*WHAT YOU NEED TO DO:*
a: In the book review, rewrite the paragraph beginning "Two other books articulating" as a short bulleted list that keeps its main facts.
b: Please answer these questions using the book review:
(i) What price does the review list for Epstein's book?
(ii) About how long did Epstein spend writing the book?
(iii) In what year was Randy Barnett's book published?
c: Pick up the book review of Epstein's constitutional study after its last sentence and carry it forward.

*SUPPLIED TEXT:*
===
The Classical Liberal Constitution: The Uncertain Quest for Limited Government. By Richard A. Epstein. (Cambridge, MA: Harvard University Press, 2014. Pp. xv, 684. $49.95.)

The author of this study is the leading libertarian legal theorist in America. When the leading legal theorist of any perspective devotes almost a decade to writing a book about the Constitution of the United States, anyone interested in the nation's fundamental law will want to take notice. Richard A. Epstein's book does not disappoint.

Two other books articulating a classical liberal approach to constitutional law preceded that of Epstein. The first, this reviewer's To Secure These Rights [1995], maintains that the Constitution should be interpreted in light of the political philosophy of the Declaration of Independence. The second, Randy Barnett's Restoring the Lost Constitution [2004], argues that the original public meaning of the Constitution embraces a presumption of liberty that the government must overcome when exercising power. Epstein's book, in contrast, is an extended rumination about what he himself thinks a classical liberal interpretation of the Constitution requires on seemingly every significant question of constitutional law. The answers he provides stand in stark contrast to both modern conservative constitutional thought and the prevailing progressive order. This study is a work of staggering genius.
===
*SUPPLIED INFORMATION:*
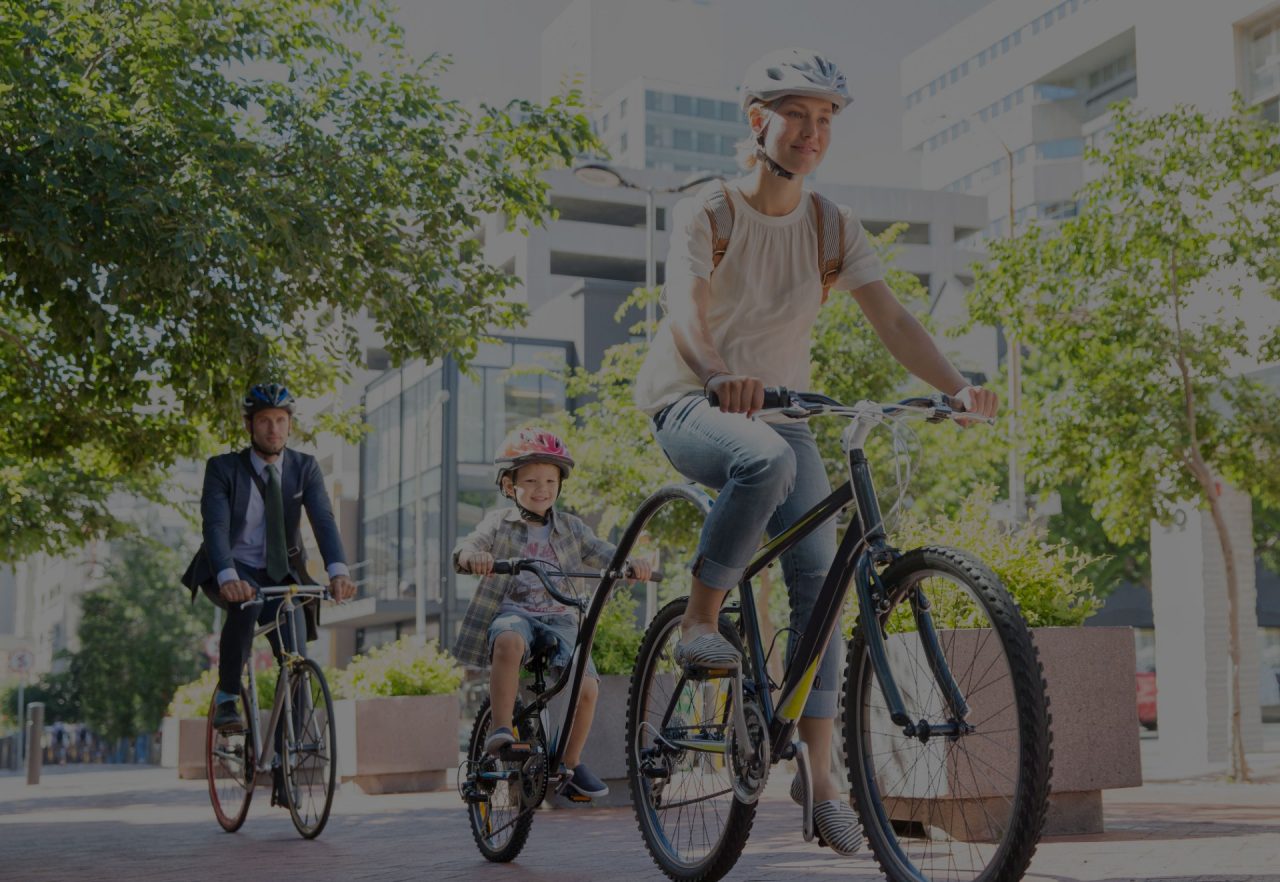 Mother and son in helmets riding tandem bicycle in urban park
===
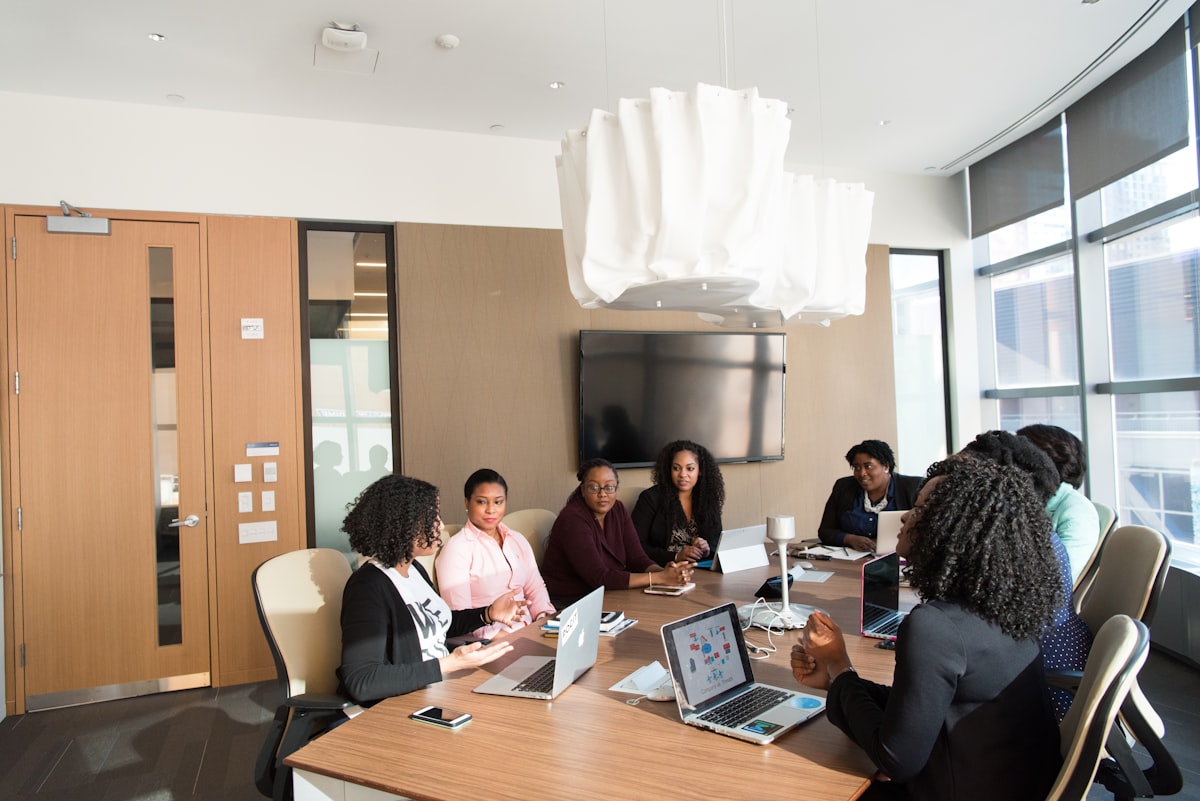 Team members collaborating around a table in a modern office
===
*LIST OF ANSWERS:*
a:
- Two earlier books took a classical liberal approach to constitutional law before Epstein's.
- The reviewer's To Secure These Rights (1995) holds that the Constitution should be interpreted in light of the political philosophy of the Declaration of Independence.
- Randy Barnett's Restoring the Lost Constitution (2004) argues that the Constitution's original public meaning embraces a presumption of liberty that government must overcome when exercising power.
- Epstein's book instead sets out what he himself thinks a classical liberal interpretation requires on nearly every significant question of constitutional law.
- His answers stand in stark contrast to both modern conservative constitutional thought and the prevailing progressive order.
- The reviewer calls the study a work of staggering genius.

b:
(i) $49.95
(ii) Almost a decade
(iii) 2004

c:
In part 1, Epstein lays the theoretical groundwork for the classical liberal synthesis, the progressive response, and constitutional interpretation in general for the more specific discussion that follows. In part 2, he addresses constitutional structures: judicial review, the legislative powers, and the executive powers. Epstein's 1987 Virginia Law Review article defending the pre-1937 conception of the commerce power has been a "must read" for serious students of constitutional law for years, and the four chapters on the subject in The Classical Liberal Constitution are equally significant. Part 3 is devoted to individual rights, including, but not limited to, freedom of contract (a linchpin for Epstein's theory), the taking of private property (the subject of Epstein's most famous book to date), freedom of speech, freedom of religion, and the equal protection of the law. In part 4, Epstein closes the book with a call to arms: "We will all be losers if we continue to think that progressive and conservative thought are the only available choices. The blunt truth is that a strong embrace of the classical liberal constitution offers the only sure path to rejuvenation of America's constitutional and political institutions" (583).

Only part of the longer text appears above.